Deporte al portador

Una FIFA tan corrupta como sus representados

Los sujetos más corruptos de la FIFA son, miren ustedes, naturales de nuestro subcontinente: de Costa Rica, Brasil, Paraguay, Nicaragua, Uruguay, Trinidad y Tobago, Islas Caimán… Y sus socios, de los que recibieron sobornos y comisiones a lo largo de 25 años sin que el inefable señor Blatter se enterara nunca de nada, manejan los derechos televisivos de las competiciones más importantes de América: la Champions League de la Concacaf, la Gold Cup, la Copa América o las eliminatorias sudamericanas. La cifra alcanza los150 millones de dólares. O sea, que ahora que nos sentemos delante del televisor para mirar los partidos que se jugarán en Chile y en los Estados Unidos, nosotros seremos también parte de ello, sin tener nada que ver, desde luego, en las trapacerías y los arreglos mafiosos que han celebrado estos distinguidos personajes. Vamos, el mismísimo presidente de la Concacaf está detenido, junto con su antecesor. Pero, señoras y señores, que siga la fiesta o, mejor dicho, que no se interrumpa el negocio.

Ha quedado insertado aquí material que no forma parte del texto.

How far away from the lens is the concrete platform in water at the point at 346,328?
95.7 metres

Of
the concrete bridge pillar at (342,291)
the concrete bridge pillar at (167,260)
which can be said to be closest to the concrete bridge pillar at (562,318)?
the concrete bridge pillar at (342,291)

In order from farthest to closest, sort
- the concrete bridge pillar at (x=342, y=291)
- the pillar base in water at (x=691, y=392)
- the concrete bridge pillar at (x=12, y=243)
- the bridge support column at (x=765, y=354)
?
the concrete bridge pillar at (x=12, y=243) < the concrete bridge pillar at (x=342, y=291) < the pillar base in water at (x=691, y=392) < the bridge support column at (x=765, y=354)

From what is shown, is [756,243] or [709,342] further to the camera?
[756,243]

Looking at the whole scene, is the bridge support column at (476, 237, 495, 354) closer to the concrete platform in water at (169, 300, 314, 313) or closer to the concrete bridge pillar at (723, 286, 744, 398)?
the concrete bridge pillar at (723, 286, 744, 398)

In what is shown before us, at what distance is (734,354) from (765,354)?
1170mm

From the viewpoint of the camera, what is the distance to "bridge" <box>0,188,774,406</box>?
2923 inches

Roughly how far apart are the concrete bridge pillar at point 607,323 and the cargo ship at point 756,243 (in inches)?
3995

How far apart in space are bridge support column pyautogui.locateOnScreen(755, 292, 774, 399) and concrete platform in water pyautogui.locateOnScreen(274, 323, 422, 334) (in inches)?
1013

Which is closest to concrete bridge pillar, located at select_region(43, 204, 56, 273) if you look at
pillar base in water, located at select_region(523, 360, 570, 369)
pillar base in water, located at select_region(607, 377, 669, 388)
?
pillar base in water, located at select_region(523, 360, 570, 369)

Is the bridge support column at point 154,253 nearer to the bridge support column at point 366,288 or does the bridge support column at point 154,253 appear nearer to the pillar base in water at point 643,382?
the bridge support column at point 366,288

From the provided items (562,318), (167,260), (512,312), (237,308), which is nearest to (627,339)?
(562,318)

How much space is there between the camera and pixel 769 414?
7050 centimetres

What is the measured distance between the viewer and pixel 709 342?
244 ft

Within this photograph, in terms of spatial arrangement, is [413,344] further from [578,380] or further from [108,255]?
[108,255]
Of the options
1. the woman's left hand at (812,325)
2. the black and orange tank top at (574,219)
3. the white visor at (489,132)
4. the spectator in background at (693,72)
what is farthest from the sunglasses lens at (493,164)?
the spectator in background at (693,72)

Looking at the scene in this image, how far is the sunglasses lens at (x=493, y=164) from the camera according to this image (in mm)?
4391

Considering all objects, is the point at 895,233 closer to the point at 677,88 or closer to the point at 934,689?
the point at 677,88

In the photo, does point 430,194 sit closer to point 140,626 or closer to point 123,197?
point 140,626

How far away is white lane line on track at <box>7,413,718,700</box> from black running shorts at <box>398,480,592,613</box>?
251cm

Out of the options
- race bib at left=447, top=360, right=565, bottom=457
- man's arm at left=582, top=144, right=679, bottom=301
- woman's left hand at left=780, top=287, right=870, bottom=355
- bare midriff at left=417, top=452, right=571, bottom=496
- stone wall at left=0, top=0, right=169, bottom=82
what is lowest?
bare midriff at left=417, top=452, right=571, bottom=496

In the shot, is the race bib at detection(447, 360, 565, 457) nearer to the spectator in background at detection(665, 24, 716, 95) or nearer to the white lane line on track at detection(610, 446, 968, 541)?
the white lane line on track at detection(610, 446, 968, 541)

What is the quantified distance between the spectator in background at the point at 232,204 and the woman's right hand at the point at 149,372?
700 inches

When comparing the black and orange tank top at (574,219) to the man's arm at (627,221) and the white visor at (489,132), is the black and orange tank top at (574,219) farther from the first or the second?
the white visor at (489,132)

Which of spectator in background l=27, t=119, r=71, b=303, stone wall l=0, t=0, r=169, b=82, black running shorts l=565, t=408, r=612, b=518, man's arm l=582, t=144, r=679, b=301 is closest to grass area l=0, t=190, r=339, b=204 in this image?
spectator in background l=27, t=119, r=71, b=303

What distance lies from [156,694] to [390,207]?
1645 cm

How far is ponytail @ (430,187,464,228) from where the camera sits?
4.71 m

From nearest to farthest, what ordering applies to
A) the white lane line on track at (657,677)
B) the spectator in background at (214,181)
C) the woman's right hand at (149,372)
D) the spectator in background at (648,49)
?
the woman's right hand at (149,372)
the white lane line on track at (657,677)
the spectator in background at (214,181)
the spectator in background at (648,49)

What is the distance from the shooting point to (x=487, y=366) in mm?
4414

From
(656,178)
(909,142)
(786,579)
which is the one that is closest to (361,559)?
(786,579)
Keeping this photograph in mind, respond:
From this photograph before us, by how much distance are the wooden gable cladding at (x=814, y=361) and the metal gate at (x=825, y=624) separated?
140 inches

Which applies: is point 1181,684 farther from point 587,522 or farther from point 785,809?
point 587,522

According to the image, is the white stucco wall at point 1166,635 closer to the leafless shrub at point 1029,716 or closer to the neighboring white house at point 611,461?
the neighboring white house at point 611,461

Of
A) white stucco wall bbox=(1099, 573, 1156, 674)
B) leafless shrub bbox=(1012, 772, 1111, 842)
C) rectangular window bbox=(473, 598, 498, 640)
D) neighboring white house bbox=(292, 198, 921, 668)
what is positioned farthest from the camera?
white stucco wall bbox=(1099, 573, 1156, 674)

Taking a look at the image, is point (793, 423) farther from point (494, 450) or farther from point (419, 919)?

Por lo pronto, al jefazo Blatter nadie le ha pasado factura en la suprema organización del futbol mundial: lo reeligieron alegremente para que siga mandando otros cuatro años. Ya lleva 17. La votación la tenía tan segura y tan amarrada el caudillo que, de los aspirantes que se aparecieron por ahí para disputarle el trono, sólo uno, Su Alteza Real Alí bin al Husein, se atrevió a participar en la pelea aunque, al terminar la primera ronda, se retiró porque no tenía posibilidad alguna de ganar. Luis Figo había abandonado antes la carrera denunciando que las elecciones eran un “plebiscito de entrega de poder absoluto a un solo hombre”.

Pero, a ver ¿quiénes están en la FIFA? Pues, las asociaciones futbolísticas de 209 países. Y no hay razón alguna, vistas las cosas, por la cual esta gran organización mundial no debiera ser tan oscura y corrupta como tantos de sus representados. Digo, si en la Argentina reinó durante 36 años un sujeto como Julio Grondona —sospechoso de fraude y lavado de dinero— y si en muchísimas otras naciones el futbol es un negocio que se reparten arbitrariamente los poderosos de siempre, entonces un tipo como Blatter, o cualquier otro de su calaña, llevará siempre las de ganar. Pero, eso sí, ya era hora de que comenzara a cuestionarse pública y abiertamente la reputación de la Fédération Internationale de Football Association. Es el principio del fin. Qué bueno.